Black farmers say Inflation Reduction Act breaks promise to relieve their debt 

Handy Kennedy, founder of AgriUnity cooperative, and his brother-in-law, Larry Banks, make repairs on a tractor on HK Farms last April in Cobbtown, Georgia. (Photo: Michael M. Santiago/Getty Images)

The Inflation Reduction Act set to be signed into law by President Joe Biden features $3.1 billion to be allocated to “distressed borrowers” and another $2.2 billion to farmers who have “experienced discrimination,” yet removes race as a criterion for eligibility.

According to a report from CBS News, many Black farmers believe the lack of that provision reneges on last year’s Emergency Relief for Farmers of Color Act, which was set to spend $4 billion on loan forgiveness. The funding was seen as a first step to correct longtime discrimination against Black farmers by the USDA. The removal of the “farmers of color” language, they assert, will hurt them as loan forgiveness is opened to white farmers who outnumber them nationwide. 

Longtime farmer Glenn Morris, 83, harvests corn last October in Princeton, Indiana. (Photo: Scott Olson/Getty Images)

“That’s a broken promise and a broken contract between the U.S. government and Black farmers,” said John Boyd Jr., president of the National Black Farmers Association. “It’s a huge loss for us and other Black farmers who have been waiting on this.”

The Emergency Relief for Farmers of Color legislation faced no fewer than six federal lawsuits by white farmers, who decried it as unfair to keep them from the funds due to their race. The lawsuits prompted a federal injunction that kept the funds from being disbursed, The New York Times reported.

Boyd described the situation as another unmet promise to Black farmers by the United States, comparing the issue to the unfulfilled promise of 40 acres and a mule. 

“It’s unfortunate that the administration kind of led with racial equity being a huge focus and, at the first sign of litigation trouble, they kind of turned their backs on how difficult achieving the work of racial equity actually is,” Dãnia Davy, director of land retention and advocacy at the Federation of Southern Cooperatives/Land Assistance Fund, told The Times. 

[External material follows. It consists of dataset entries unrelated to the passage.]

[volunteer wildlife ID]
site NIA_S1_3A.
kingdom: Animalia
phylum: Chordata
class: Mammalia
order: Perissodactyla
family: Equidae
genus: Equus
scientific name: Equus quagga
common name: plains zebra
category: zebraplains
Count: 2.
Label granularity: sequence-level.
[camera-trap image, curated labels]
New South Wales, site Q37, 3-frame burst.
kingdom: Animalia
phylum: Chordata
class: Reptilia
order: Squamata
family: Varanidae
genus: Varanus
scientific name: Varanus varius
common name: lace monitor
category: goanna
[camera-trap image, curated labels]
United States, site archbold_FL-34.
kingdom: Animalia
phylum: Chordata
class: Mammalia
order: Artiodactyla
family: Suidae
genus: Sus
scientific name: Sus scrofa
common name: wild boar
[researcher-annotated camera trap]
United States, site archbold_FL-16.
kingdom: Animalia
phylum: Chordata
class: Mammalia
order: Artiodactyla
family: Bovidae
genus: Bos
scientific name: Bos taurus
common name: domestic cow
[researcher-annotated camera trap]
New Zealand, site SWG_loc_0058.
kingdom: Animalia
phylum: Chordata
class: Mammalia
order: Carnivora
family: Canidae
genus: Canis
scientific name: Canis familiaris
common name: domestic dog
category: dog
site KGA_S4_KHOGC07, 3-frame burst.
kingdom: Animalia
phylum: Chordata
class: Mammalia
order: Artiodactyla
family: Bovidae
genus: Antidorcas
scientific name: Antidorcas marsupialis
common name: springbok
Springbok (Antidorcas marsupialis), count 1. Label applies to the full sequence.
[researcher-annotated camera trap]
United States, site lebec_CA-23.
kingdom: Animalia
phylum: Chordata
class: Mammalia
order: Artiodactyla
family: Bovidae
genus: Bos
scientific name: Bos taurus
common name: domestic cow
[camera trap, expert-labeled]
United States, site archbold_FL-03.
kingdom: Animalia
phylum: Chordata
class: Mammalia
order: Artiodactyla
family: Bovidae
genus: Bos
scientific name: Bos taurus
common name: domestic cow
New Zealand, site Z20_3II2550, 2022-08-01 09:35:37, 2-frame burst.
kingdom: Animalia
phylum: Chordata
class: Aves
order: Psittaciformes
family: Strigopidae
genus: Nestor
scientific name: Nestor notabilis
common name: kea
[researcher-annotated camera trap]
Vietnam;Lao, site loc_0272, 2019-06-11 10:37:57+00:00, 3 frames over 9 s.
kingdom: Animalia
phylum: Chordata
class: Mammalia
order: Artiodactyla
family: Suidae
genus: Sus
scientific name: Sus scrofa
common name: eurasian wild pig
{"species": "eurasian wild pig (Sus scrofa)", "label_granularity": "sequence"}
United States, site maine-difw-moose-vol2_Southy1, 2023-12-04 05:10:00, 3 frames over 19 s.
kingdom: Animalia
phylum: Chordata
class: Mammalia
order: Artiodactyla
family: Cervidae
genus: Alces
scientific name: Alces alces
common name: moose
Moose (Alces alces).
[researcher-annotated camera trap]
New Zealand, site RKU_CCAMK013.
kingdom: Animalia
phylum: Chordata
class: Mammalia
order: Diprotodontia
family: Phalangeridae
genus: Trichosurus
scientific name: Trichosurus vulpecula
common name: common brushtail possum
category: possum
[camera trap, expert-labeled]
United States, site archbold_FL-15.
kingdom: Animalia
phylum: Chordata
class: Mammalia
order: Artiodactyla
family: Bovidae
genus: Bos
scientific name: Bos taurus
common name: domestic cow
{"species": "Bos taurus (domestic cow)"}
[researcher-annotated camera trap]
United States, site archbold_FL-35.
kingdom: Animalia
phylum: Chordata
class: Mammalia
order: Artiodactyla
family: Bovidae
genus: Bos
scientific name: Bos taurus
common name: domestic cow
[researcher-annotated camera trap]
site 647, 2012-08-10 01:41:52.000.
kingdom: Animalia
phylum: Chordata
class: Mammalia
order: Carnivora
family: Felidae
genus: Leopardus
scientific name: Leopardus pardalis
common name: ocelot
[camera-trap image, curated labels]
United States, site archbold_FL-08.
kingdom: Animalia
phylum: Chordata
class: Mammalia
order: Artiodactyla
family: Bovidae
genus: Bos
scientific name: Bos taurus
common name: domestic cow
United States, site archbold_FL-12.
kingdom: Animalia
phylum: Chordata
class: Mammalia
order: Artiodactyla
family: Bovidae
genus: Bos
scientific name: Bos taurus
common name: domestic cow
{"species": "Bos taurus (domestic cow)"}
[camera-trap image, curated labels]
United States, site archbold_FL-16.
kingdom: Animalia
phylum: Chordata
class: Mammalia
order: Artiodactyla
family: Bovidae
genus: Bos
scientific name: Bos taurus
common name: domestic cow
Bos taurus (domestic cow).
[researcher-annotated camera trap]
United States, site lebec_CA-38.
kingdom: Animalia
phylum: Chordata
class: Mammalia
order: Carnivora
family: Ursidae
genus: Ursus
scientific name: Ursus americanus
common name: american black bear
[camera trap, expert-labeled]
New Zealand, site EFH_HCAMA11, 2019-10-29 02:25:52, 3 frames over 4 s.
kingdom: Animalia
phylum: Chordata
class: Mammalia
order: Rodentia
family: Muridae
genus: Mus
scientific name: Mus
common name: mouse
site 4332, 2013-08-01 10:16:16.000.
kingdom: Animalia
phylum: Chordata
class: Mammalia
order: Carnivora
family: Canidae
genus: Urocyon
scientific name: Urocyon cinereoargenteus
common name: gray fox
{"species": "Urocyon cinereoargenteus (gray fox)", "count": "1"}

However, Secretary of Agriculture Tom Vilsack said the new law would give his agency tools to help financially strained farmers and bring justice to those who have been subjected to discrimination. 

“The Biden-Harris administration is deeply committed to upholding civil rights and advancing equity,” Vilsack said in a statement, “as well as to doing right by agricultural producers, especially small and midsized producers and those who U.S.D.A.’s programs traditionally have shut out or not fully served.”